Always seek emergency medical care right away if your baby is having difficulty swallowing or breathing. You should also seek emergency medical care if they have unusual drooling, which may mean they’re having trouble swallowing.
How to manage a sore throat at home
Some home remedies may be helpful for an infant with a sore throat.
Set up the humidifier away from your baby so they won’t touch it, but close enough they can feel the effects. Hot-water vaporizers are a burn hazard and shouldn’t be used. You’ll want to clean and dry your humidifier each day to prevent bacteria or mold from forming. This can make your child ill.
You can use a humidifier until your baby’s symptoms improve, but let your pediatrician know if your baby isn’t getting better after a few days.

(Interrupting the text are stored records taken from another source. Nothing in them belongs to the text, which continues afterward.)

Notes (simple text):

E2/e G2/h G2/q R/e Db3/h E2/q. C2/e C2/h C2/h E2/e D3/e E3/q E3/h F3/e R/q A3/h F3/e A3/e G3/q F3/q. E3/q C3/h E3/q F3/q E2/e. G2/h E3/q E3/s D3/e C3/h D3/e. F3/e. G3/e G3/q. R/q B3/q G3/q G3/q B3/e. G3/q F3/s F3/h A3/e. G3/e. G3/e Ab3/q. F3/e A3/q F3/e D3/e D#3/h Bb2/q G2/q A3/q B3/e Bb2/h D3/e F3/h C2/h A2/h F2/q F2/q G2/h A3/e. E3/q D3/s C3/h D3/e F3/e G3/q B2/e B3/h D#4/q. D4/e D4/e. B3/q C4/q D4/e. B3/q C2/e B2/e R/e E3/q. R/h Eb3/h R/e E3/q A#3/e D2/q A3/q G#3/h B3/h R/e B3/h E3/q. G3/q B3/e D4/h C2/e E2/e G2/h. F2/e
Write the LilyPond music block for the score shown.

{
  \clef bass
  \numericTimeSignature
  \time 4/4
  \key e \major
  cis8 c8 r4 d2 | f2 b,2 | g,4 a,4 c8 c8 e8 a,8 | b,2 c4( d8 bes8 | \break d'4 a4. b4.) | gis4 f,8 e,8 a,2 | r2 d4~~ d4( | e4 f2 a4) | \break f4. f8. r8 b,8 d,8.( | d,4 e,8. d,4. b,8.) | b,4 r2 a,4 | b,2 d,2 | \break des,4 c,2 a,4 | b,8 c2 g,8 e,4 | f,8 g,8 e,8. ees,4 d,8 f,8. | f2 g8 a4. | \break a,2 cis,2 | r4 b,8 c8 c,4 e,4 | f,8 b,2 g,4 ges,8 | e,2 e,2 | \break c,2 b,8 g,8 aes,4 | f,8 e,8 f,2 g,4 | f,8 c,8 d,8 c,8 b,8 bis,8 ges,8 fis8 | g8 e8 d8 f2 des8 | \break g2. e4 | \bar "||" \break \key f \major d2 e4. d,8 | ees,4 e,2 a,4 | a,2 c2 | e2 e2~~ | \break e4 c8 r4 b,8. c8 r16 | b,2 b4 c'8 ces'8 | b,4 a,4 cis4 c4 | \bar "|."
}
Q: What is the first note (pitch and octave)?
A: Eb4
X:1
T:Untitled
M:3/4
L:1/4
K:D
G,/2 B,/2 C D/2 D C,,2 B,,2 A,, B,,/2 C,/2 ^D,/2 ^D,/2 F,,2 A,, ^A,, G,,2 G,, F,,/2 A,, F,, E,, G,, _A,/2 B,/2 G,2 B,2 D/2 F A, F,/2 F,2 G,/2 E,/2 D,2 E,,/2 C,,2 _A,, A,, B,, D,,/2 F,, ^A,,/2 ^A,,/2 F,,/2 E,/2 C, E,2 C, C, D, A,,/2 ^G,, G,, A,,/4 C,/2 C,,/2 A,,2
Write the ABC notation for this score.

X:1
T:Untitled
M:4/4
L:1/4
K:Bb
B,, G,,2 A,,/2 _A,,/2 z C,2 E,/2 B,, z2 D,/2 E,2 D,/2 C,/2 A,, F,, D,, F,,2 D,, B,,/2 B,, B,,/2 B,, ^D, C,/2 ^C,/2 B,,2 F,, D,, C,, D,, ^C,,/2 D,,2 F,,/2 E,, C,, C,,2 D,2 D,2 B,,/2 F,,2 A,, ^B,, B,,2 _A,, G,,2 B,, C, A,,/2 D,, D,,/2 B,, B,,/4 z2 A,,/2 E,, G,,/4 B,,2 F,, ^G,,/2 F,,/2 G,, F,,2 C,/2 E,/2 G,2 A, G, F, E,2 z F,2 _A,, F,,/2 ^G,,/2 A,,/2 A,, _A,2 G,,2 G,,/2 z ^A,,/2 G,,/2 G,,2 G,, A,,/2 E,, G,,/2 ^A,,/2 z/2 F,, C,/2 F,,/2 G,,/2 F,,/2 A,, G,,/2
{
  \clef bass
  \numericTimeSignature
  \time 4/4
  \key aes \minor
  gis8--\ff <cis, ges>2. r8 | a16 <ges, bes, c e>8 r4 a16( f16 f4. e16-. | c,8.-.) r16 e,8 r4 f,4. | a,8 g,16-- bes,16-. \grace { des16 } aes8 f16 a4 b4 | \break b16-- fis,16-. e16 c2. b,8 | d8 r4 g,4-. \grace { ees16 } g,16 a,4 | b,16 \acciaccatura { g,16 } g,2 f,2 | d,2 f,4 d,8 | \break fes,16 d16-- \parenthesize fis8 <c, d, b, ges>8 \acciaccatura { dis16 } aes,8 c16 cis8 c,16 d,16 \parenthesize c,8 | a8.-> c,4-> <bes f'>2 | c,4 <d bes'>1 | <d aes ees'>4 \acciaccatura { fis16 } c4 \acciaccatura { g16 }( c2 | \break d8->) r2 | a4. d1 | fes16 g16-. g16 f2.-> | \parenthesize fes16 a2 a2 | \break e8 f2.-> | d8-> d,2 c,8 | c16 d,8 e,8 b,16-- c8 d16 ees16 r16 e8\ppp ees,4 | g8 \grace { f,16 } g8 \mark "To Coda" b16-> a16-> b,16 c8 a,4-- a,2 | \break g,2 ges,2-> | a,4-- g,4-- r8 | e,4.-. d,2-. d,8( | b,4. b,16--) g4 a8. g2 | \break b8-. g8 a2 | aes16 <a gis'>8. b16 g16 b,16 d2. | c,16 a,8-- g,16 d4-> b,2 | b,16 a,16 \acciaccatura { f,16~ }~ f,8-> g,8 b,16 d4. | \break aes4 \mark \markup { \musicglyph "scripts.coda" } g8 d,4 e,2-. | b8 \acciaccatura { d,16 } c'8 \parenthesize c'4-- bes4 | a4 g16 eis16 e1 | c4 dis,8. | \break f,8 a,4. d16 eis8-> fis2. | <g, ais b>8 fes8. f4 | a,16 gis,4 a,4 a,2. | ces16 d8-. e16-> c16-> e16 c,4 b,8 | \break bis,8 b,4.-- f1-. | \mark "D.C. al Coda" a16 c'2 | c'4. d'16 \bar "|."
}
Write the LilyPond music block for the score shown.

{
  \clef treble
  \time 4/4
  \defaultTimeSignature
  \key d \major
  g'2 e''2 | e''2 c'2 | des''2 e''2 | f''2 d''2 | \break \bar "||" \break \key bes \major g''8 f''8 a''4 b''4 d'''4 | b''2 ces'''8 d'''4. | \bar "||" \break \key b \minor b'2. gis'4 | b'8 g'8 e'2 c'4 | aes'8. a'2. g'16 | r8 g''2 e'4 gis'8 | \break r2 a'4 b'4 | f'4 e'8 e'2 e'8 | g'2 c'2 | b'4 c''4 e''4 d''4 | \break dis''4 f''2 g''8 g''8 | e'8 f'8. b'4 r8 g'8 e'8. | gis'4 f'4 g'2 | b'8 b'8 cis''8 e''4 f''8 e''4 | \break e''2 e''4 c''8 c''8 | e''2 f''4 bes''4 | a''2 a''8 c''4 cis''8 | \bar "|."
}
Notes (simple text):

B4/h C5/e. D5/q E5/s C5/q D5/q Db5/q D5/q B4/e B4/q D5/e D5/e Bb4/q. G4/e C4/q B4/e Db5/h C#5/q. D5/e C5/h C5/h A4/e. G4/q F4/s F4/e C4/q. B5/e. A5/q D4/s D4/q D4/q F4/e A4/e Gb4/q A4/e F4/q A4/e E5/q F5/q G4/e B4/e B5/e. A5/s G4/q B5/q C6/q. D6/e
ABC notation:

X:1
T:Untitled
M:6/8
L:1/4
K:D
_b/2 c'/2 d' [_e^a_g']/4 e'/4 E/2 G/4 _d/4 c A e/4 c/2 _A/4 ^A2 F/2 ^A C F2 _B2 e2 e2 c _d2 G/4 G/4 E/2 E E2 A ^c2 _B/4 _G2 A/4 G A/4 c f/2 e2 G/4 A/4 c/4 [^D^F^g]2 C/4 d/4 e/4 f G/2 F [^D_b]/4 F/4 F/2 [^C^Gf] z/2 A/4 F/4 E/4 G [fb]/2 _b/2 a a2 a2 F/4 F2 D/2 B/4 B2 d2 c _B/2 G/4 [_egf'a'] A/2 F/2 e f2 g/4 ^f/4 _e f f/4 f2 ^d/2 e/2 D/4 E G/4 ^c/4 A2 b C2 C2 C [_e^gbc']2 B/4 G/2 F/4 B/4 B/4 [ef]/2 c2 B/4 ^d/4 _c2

Suction (for 3 months to 1 year)
Babies aren’t able to blow their noses. Instead, you can use a suction bulb to suck out nasal mucus. Saline drops may help loosen up the mucus to make it easier to remove it with suction.
Frozen liquids (for older infants)
If your baby has already started solids, you may want to give them a frozen treat to soothe their sore throat. Try giving your baby a formula Popsicle or frozen breast milk in an infant Popsicle mold. Observe them while they try this frozen treat to watch for signs of choking.
Will the baby need medicine?
The treatment for your infant’s sore throat will depend on what’s causing it. If it’s caused by a common cold, your pediatrician will likely not recommend medication unless they have a fever.
You can keep your infant comfortable by setting up a cool-mist humidifier in their room. Offer them plenty of breast or bottle milk. Fluids can help keep your baby hydrated until their symptoms improve.
Antibiotics may be needed if your baby’s sore throat is caused by a bacterial infection like strep. Your pediatrician will be able to diagnose your baby and prescribe antibiotics if needed.
How long will it take for the baby to recover?
If a sore throat is caused by a cold, your baby will likely recover within 7 to 10 days. It may take slightly longer for your baby to recover if the sore throat is caused by hand, foot, and mouth disease, or from tonsillitis or strep throat.
Keep your pediatrician up to date on your baby’s recovery and let them know if the baby’s symptoms don’t improve after several days.
How to prevent a sore throat
It may not be possible to prevent sore throats completely, especially if they’re caused by the common cold. But taking the following measures may help reduce the risk of your little one getting sick again:
- keep your baby away from other infants, siblings, or adults showing signs and symptoms of a cold or sore throat as much as possible
- if possible, avoid public transportation and public gatherings with a newborn
- clean your baby’s toys and pacifiers often
- wash your hands before feeding or touching your baby
Adults can sometimes catch a sore throat or cold from infants. To prevent this, be sure to wash your hands often. Teach everyone in your household to cough or sneeze into the crook of their arm, or into a tissue that’s then tossed out.
Keep an eye on the baby’s symptoms and report them to your pediatrician. They’ll be able to help you figure out if you need to take your baby to a doctor’s office or clinic to be checked out, or if you should keep them home to rest.
In most cases, your baby will recover within 7 to 10 days. You may need to keep them home from child care facilities for some of this time. Check with your care provider and your child’s pediatrician to find out how long the baby should be kept home. This may include keeping baby home from other activities, too, like baby and me classes.
Once your baby is fully recovered and back to their smiling self, you can resume all day-to-day activities — from walks to the park to playing with siblings.